Symptoms of Corona Virus

Things we don’t yet know about the coronavirus


Switch off ACs and keep windows, doors open for fresh air to cut ...

It has been only three months since reports first emerged from China of an unknown virus causing unusual cases of pneumonia, and scientists and public health experts already know more about it and how it works than at the same point in earlier outbreaks.

But there's still a lot they don't know.

As the new coronavirus continues to spread around the world, here are some of the most important questions researchers and doctors – as well as policymakers and economists – are still trying to answer:

How contagious is the virus?

The virus spreads from person to person through small droplets from the nose or mouth via coughing or sneezing, according to the World Health Organization (WHO). It can persist on most surfaces up to several days, so in addition to directly inhaling the virus, you can become infected by touching something that has been contaminated and then touching your own nose, mouth or eyes. There is some evidence that virus particles in the feces of an infected person can transmit the disease through contact, but that remains unconfirmed.
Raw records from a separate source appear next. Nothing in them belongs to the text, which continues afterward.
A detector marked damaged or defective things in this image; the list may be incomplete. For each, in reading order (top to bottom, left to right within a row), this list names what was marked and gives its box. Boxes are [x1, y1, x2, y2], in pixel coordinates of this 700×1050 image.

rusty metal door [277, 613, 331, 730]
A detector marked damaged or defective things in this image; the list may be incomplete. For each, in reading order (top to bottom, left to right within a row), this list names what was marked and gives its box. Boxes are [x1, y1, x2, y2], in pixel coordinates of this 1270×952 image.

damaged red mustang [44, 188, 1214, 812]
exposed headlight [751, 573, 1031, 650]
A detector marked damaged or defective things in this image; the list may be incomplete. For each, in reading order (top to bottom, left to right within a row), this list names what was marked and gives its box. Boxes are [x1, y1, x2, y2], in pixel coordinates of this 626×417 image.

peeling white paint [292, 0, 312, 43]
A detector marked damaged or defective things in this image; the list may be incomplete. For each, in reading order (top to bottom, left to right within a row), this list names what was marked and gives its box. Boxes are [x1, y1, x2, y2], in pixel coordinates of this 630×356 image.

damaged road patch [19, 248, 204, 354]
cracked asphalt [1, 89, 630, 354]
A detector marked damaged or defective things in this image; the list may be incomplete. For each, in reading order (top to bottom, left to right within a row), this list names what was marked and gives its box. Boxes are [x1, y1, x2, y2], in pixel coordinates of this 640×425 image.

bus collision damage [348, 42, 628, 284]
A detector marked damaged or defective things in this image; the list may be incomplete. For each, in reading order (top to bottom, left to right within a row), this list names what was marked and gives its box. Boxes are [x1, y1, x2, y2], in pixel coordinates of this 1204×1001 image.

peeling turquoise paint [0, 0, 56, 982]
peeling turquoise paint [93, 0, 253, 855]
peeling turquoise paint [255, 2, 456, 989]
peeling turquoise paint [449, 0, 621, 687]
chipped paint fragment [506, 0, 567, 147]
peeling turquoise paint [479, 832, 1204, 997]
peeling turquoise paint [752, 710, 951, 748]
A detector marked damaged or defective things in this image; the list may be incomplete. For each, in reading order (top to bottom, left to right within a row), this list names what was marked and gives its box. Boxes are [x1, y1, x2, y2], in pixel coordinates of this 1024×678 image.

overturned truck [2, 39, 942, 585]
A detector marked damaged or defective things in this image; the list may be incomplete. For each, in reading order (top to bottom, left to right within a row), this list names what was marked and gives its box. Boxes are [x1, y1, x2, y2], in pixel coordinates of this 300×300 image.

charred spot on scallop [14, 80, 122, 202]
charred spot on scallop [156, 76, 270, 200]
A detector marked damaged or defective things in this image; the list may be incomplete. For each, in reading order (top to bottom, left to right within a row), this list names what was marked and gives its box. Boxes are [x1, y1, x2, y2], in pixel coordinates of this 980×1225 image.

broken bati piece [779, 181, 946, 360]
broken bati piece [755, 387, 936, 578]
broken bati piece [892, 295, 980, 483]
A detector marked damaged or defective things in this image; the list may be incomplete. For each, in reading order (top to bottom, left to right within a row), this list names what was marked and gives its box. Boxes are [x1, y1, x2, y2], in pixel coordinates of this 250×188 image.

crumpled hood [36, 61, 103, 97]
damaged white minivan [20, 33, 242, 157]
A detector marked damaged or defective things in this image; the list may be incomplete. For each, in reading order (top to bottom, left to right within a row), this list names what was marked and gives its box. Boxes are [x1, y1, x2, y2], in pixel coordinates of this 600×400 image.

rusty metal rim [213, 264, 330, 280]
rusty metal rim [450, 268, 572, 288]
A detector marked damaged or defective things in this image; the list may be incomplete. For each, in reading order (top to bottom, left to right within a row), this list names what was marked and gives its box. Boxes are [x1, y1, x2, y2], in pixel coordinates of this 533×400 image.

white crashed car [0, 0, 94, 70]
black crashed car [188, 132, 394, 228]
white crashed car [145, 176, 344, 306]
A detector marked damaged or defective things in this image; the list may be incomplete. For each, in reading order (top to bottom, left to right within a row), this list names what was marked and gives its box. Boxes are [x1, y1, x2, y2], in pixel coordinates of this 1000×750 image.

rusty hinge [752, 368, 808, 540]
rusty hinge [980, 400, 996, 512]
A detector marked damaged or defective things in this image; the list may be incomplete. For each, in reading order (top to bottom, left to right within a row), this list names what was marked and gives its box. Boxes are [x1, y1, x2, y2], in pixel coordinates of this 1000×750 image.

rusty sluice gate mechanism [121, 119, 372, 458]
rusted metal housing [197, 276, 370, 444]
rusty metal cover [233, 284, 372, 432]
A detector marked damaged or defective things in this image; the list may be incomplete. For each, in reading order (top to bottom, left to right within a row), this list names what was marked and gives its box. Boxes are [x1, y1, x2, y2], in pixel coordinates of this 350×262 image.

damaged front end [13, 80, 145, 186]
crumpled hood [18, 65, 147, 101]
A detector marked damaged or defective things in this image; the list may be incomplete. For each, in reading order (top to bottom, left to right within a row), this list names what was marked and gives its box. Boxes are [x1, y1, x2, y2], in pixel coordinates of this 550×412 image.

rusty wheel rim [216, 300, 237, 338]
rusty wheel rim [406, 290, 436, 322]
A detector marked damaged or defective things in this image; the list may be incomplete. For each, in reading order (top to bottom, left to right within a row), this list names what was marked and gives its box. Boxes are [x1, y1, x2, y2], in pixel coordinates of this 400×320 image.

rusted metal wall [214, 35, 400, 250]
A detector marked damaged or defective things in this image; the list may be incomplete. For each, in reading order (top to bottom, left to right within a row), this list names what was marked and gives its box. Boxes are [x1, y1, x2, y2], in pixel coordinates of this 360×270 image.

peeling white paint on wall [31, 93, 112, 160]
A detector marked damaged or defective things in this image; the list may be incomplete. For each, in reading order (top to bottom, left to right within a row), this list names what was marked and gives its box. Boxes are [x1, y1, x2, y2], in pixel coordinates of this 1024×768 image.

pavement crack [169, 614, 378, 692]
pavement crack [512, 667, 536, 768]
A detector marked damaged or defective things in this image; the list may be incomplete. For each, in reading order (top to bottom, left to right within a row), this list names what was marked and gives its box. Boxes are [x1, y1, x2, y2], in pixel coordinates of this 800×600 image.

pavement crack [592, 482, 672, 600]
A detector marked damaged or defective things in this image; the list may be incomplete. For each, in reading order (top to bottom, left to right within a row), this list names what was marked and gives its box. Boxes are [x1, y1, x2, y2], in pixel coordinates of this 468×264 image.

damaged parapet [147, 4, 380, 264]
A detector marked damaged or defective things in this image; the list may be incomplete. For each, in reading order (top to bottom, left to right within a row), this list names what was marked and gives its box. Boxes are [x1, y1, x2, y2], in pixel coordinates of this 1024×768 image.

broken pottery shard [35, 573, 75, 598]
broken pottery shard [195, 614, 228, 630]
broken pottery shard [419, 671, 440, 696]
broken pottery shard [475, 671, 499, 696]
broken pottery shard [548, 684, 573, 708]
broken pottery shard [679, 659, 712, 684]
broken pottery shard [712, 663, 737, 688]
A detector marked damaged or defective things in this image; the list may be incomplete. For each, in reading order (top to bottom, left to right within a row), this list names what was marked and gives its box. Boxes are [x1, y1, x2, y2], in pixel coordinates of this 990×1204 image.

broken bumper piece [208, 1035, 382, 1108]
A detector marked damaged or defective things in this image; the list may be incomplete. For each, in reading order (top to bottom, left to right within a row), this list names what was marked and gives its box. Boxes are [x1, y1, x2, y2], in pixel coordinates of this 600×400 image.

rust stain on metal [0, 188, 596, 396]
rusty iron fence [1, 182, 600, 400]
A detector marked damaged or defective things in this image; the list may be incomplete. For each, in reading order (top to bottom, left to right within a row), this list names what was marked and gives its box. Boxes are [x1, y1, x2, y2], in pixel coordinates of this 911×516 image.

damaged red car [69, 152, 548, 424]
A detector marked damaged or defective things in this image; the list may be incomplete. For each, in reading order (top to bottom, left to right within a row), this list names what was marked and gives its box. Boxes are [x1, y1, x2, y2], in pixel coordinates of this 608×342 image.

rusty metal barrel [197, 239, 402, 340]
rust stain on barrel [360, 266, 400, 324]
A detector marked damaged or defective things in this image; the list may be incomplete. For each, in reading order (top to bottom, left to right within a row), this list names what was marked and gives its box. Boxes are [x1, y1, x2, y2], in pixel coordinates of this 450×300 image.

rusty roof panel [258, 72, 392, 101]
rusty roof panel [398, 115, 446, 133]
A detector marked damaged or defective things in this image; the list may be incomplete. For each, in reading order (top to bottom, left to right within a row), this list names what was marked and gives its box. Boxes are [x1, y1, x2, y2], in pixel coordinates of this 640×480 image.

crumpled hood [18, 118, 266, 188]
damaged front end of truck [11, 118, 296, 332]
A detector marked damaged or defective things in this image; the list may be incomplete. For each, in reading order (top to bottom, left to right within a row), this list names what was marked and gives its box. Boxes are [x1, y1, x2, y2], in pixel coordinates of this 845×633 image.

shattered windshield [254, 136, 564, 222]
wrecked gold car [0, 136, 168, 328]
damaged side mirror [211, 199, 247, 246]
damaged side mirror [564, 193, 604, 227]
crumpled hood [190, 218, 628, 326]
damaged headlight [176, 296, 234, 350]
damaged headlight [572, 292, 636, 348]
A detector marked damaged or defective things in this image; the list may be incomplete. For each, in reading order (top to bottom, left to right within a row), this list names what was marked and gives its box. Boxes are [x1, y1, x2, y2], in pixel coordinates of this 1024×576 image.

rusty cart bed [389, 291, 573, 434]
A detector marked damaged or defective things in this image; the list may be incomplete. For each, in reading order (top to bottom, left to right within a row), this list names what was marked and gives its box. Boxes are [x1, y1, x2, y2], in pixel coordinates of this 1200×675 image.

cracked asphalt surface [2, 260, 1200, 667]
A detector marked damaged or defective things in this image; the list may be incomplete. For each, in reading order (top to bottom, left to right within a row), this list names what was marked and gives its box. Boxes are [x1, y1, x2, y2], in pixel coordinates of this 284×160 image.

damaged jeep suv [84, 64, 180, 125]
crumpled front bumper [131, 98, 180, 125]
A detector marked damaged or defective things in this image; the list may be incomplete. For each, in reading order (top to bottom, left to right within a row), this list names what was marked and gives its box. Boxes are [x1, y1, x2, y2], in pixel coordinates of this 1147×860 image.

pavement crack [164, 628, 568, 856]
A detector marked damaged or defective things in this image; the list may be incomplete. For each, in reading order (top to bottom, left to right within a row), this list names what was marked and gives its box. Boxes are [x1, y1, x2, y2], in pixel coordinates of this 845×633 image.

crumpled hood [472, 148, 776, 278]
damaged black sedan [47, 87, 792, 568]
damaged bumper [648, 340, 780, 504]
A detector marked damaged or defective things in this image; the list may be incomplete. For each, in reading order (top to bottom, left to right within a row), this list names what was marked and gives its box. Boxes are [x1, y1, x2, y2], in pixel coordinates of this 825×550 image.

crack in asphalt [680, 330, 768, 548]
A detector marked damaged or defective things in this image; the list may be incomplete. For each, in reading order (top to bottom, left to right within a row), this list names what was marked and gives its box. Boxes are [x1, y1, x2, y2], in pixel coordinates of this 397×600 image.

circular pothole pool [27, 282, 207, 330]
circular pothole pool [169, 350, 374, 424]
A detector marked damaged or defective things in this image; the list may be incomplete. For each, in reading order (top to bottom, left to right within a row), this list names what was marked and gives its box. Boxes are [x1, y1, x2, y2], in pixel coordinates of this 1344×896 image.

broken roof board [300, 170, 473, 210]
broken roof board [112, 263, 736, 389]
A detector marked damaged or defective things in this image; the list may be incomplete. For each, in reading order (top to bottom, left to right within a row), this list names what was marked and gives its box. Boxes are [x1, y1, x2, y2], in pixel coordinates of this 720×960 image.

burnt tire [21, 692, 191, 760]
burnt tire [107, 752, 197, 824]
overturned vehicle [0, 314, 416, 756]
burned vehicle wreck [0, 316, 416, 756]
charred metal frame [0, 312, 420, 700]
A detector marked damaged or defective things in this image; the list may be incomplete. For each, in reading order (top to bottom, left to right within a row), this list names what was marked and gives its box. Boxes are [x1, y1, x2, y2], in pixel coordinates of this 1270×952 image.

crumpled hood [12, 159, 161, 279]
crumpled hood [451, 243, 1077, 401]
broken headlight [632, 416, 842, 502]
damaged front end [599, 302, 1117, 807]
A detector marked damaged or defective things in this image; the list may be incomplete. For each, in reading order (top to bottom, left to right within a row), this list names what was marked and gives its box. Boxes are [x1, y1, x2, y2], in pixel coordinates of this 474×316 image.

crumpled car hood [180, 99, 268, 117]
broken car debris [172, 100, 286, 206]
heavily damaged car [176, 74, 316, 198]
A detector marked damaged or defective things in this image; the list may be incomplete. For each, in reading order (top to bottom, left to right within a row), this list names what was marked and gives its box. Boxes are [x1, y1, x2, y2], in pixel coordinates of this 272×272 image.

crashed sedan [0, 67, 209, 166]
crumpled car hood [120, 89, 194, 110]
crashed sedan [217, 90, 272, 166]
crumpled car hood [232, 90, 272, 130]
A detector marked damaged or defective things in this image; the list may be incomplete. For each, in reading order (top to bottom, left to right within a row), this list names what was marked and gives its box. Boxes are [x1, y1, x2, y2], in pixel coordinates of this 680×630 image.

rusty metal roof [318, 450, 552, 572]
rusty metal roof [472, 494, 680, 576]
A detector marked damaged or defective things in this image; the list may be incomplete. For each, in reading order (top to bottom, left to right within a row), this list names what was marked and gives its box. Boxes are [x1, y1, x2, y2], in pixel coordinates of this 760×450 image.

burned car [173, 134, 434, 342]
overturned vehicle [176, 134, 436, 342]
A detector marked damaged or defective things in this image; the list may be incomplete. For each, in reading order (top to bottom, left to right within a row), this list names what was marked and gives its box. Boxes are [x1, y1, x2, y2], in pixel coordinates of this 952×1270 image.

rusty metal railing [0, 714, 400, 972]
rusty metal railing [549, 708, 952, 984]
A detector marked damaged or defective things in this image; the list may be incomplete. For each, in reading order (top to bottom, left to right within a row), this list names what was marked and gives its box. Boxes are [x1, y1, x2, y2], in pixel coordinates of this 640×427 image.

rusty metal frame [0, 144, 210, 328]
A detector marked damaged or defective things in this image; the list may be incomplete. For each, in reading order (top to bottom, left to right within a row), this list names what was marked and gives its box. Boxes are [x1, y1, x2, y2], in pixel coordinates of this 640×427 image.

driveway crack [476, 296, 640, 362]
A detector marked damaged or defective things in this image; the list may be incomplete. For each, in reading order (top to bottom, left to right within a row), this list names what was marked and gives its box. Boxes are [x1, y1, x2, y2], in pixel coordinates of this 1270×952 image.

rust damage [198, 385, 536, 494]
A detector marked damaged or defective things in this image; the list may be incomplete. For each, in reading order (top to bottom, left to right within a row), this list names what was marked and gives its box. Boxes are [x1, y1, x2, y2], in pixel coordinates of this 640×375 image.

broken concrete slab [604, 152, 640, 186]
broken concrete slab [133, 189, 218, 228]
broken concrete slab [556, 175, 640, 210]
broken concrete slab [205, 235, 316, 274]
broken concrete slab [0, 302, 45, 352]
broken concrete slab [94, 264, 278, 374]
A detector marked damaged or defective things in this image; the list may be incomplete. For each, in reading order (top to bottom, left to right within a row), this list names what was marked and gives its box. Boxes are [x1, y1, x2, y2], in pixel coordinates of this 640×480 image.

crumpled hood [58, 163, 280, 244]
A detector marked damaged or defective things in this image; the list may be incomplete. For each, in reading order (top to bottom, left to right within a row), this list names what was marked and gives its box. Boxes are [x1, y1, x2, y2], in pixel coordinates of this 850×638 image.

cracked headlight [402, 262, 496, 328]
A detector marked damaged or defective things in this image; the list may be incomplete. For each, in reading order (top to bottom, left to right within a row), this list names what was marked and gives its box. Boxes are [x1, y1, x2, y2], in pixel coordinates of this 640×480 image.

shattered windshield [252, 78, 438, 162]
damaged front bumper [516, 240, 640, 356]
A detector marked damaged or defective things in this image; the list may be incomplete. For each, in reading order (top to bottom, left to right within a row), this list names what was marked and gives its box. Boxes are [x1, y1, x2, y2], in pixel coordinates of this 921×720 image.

Are younger people less likely to die from the virus?

Younger people, while less vulnerable, can still develop COVID-19 - the disease caused by the SARS-CoV-2 coronavirus - severe enough to require hospitalization. Just how much safer they are is still unanswered. The WHO says older people with pre-existing conditions - such as chronic obstructive pulmonary disease or asthma, high blood pressure, diabetes and heart disease - appear to develop serious illness more often than others, while a U.S. health official said the mortality rate in males appears to be twice that of women in every age group. Health officials have cautioned that anyone with those underlying conditions, as well as those with weakened immune systems, are at increased risk.


Can people be re-infected?

This is a key question – and we don't yet know the answer. There are a handful of cases of possible "reinfection" in recovered patients. But most scientists believe those are more likely to have been relapses. A patient may feel better and test negative for the virus in their nose and throat, while the virus remains elsewhere in their body. Fully recovered patients have antibodies in their blood that should protect them from fresh infection, but we don't know how long those antibodies will last. With some viruses, antibodies fade faster. Even if they do persist, SARS-CoV-2 might undergo small changes over time, as flu viruses do each year, rendering the antibodies ineffective.

Several academic laboratories and medical companies are looking to produce blood tests to figure out who has been exposed to the virus and whether some people have developed immunity. Serological testing will also give a better picture of the full extent of the pandemic.

Does the amount of exposure to the virus determine how sick someone gets?

Viruses enter the body and infect cells, using them as factories to make many millions of copies of themselves, so the number of virus particles that first enter the body has little effect on the eventual amount of virus in the system. At the same time, more frequent exposure does increase the chance that the virus will enter the body in the first place.